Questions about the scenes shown
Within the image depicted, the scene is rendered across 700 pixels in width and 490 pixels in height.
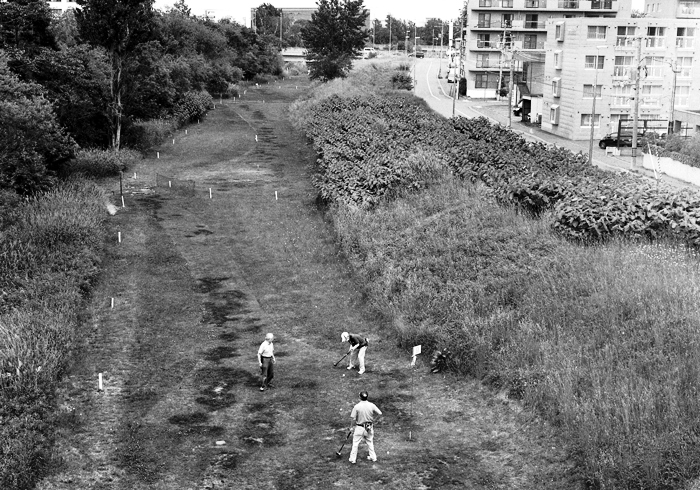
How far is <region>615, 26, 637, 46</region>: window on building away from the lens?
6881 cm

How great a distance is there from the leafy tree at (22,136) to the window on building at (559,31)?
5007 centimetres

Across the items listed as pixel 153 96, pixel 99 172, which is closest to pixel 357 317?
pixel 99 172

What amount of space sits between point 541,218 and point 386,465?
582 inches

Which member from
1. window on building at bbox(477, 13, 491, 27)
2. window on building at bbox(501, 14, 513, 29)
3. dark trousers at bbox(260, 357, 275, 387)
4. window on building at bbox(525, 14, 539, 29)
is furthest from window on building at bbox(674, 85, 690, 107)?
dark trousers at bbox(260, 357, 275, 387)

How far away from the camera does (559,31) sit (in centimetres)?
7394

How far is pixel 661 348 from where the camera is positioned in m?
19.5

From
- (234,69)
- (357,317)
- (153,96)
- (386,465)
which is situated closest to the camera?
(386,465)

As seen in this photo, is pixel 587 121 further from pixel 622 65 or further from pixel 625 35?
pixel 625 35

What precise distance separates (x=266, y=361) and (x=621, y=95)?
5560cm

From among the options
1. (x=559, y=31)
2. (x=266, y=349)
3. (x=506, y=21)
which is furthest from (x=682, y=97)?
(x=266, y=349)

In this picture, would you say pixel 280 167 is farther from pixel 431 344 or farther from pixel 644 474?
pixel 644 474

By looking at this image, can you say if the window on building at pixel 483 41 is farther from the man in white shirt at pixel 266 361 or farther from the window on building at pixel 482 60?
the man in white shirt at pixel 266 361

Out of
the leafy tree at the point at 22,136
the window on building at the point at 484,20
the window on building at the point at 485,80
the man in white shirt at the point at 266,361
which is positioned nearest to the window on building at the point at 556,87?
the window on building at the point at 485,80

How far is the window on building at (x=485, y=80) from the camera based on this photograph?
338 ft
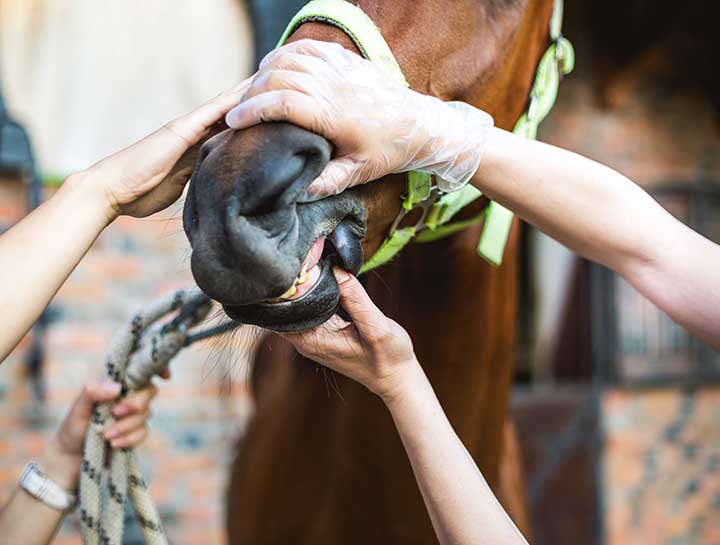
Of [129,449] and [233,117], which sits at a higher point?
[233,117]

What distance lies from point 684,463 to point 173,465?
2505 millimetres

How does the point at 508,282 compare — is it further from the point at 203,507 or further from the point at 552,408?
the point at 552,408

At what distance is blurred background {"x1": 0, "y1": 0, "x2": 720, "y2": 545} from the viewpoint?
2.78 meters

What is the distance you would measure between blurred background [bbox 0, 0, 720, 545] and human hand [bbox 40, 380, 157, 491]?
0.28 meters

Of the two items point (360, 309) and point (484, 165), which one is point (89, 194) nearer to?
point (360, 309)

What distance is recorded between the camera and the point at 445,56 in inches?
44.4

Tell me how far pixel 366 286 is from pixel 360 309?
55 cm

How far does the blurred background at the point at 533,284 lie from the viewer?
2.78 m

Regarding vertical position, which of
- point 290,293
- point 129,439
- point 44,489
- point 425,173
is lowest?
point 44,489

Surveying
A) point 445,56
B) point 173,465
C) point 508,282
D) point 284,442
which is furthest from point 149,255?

---

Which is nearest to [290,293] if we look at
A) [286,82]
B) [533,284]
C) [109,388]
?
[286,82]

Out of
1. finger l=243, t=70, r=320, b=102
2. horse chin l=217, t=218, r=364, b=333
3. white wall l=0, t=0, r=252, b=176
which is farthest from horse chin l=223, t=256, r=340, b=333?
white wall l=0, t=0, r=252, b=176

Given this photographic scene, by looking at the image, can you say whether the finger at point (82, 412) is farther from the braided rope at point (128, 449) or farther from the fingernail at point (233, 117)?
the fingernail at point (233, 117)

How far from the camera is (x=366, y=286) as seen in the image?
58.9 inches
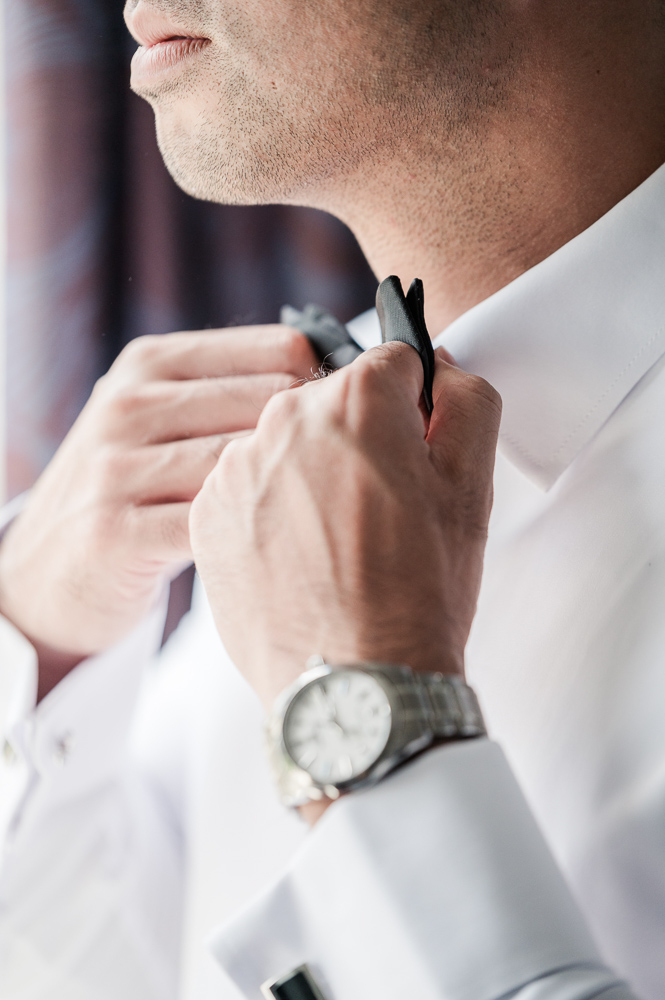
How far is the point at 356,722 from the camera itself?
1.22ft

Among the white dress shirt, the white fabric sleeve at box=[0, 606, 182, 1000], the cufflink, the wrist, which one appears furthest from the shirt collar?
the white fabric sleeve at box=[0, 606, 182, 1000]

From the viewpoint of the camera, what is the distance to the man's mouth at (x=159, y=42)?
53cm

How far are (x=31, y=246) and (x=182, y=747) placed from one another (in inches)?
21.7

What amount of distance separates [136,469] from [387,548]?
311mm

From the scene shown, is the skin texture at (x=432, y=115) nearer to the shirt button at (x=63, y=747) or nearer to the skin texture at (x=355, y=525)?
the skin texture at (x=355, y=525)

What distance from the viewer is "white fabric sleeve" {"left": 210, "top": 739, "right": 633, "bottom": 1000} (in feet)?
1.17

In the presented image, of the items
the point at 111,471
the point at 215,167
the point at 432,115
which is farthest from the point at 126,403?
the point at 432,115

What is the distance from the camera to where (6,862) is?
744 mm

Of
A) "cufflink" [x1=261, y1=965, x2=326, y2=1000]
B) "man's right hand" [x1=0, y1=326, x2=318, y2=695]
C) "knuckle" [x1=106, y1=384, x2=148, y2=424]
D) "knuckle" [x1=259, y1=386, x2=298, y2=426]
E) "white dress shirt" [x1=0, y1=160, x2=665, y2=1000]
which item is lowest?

* _Task brief_: Update the stretch from "Regarding vertical position, which of" through "which is furthest from point 149,255?" by swapping "Surveying" for "Looking over", keeping every other part of those lines the same.

* _Answer in full_:
Regarding vertical position, which of
- point 290,293
- point 129,439
- point 44,489
- point 425,173
is lowest?
point 44,489

Looking over
A) point 445,56
B) point 173,465
C) point 508,282
D) point 284,442
which is furthest from point 149,255?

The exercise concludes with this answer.